The frauds that Enron and more specifically the top executives at Enron committed were multiple including wire fraud, securities fraud and money laundering as the most significant and the ones that were eventually prosecuted, against individuals rather than the company. A piece of information that many find interesting is that Enron itself was not charged with any crime, its top executives faced an unprecedented investigation that ended very badly for them, but did not offer compensatory damages to anyone who lost money.
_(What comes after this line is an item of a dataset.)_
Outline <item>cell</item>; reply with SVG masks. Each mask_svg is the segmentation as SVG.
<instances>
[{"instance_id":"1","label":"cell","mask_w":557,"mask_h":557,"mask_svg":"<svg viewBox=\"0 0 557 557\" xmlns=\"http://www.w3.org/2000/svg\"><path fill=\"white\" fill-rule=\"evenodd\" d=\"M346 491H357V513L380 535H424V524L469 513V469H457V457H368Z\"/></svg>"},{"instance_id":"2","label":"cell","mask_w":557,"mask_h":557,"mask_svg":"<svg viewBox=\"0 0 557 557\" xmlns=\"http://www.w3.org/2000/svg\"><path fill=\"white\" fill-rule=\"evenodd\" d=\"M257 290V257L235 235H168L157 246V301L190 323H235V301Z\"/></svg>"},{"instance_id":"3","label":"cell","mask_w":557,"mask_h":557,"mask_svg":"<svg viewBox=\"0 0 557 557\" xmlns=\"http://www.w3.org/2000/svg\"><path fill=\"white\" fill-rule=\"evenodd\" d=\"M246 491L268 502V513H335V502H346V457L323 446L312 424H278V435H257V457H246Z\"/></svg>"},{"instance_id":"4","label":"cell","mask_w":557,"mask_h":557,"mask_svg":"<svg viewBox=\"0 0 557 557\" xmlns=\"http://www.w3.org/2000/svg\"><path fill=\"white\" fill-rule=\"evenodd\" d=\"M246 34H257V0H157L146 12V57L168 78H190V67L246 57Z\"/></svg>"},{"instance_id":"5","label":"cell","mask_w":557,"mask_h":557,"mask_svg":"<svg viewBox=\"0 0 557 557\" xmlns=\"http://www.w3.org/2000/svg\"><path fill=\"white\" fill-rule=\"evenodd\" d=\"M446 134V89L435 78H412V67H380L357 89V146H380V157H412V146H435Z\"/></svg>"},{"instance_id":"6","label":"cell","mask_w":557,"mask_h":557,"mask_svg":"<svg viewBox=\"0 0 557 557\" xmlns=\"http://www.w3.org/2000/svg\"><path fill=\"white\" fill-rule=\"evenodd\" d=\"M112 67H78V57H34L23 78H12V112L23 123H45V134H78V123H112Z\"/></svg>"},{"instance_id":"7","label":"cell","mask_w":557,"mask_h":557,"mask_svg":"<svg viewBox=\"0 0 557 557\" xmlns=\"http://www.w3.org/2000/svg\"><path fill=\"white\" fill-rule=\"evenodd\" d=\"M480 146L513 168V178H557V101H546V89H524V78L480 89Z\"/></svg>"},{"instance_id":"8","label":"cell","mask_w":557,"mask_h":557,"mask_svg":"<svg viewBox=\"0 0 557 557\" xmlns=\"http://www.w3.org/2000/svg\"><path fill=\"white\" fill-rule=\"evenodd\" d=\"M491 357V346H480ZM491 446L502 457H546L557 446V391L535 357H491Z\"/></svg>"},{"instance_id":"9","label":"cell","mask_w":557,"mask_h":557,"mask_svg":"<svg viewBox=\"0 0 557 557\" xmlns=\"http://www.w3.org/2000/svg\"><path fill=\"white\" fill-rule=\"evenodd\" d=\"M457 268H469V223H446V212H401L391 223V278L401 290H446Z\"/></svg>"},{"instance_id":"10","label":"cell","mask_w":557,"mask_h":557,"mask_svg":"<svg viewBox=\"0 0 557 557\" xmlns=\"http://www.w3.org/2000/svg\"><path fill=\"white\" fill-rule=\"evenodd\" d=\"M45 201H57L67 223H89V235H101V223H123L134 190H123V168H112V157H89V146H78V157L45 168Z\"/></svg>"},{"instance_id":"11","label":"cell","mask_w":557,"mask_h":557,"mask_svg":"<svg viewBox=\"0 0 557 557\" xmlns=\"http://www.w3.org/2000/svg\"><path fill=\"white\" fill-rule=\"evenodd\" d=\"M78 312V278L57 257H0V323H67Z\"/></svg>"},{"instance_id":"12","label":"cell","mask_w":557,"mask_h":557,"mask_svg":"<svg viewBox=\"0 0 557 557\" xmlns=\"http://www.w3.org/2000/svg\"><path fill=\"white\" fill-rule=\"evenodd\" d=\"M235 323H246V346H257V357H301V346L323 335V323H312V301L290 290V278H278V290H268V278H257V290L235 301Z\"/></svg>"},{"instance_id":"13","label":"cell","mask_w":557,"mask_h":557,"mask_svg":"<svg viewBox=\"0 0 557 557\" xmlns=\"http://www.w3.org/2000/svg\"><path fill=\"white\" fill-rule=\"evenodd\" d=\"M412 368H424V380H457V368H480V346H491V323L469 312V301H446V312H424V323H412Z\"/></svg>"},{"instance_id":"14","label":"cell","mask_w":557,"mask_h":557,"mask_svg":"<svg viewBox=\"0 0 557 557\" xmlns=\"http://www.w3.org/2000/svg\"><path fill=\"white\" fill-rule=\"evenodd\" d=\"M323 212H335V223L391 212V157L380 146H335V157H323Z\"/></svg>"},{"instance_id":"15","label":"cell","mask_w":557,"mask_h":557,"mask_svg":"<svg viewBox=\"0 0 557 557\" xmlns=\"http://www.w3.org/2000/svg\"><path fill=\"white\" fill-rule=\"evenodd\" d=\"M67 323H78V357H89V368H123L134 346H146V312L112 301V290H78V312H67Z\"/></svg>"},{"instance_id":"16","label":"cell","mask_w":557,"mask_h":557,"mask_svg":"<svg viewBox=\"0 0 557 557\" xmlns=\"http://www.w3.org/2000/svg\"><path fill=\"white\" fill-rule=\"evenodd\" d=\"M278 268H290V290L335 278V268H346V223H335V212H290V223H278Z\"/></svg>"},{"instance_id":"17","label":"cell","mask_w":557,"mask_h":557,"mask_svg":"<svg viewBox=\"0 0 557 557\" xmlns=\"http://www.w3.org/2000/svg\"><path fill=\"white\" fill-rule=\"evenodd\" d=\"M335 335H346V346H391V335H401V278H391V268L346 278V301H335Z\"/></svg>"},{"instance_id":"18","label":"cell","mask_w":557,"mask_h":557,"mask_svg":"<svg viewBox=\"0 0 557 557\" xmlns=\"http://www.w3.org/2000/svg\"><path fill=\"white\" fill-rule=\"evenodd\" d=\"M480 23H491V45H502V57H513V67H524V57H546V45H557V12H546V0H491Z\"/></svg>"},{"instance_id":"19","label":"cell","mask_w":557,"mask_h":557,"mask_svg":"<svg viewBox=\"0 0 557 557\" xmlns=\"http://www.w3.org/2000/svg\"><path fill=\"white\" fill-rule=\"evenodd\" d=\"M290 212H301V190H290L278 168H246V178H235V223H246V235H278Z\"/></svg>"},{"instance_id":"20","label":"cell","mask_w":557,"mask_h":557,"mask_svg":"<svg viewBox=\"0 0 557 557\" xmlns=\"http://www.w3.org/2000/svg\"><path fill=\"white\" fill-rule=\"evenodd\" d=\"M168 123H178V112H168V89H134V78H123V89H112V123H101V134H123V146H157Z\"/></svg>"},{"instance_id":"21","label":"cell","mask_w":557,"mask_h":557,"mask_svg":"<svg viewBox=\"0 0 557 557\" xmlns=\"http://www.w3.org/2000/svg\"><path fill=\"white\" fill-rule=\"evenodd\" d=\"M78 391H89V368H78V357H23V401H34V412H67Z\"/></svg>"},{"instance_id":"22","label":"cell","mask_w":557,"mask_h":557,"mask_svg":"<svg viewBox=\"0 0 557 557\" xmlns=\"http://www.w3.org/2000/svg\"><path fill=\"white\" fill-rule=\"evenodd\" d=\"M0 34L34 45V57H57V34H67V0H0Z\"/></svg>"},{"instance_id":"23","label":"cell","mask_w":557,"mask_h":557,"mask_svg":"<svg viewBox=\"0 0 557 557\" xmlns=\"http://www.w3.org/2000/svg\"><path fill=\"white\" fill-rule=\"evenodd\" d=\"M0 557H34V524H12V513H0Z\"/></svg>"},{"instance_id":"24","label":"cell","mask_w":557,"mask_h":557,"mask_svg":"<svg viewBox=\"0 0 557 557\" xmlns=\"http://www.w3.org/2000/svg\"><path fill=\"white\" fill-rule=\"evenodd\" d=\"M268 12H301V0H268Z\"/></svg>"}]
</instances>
The response to the Enron debacle was the formation of the Enron Task Force, (11) comprising assistant U.S. attorneys from other locations, joined together to bring down the fiercest threat to the U.S. investor. Beginning with middle management, the Task Force was able to construct, through testimony given in exchange for leniency, a criminal case against the two figureheads of Enron: Ken Lay, former CEO and Chairman of the Board, and Jeff Skilling, former President and CEO. (12) Lay and Skilling symbolized to the nation all that was wrong with corporate greed; two millionaires who fiddled while their empire burned, taking its investors and employees down with it. Lay was charged with multiple counts of conspiracy to commit securities and wire fraud, securities fraud, and wire fraud. (13) He was also charged with four counts of bank fraud, and those counts were tried in a separate bench trial. (14) Skilling was charged with conspiracy to commit securities and wire fraud, and multiple counts of securities fraud, false statements to auditors, and insider trading. (15) Lay was found guilty on all counts and faced a maximum prison term of 165 years; Skilling was found guilty on nineteen counts in his indictment and faced a maximum prison term of 185 years. (16) After Lay's death in July 2006, his conviction was vacated on all counts. (17) Skilling was sentenced to slightly longer than the minimum allowed under the Federal Sentencing Guidelines, twenty-four years. (18) Skilling's sentence is being appealed.

The development of the Enron task force, in a sense created an additional shelter for many, as those who were willing to divulge information were then sheltered against prosecution. The legal system and to some degree society felt that if the men on top, got off completely that the system would have failed the nation as a whole substantially.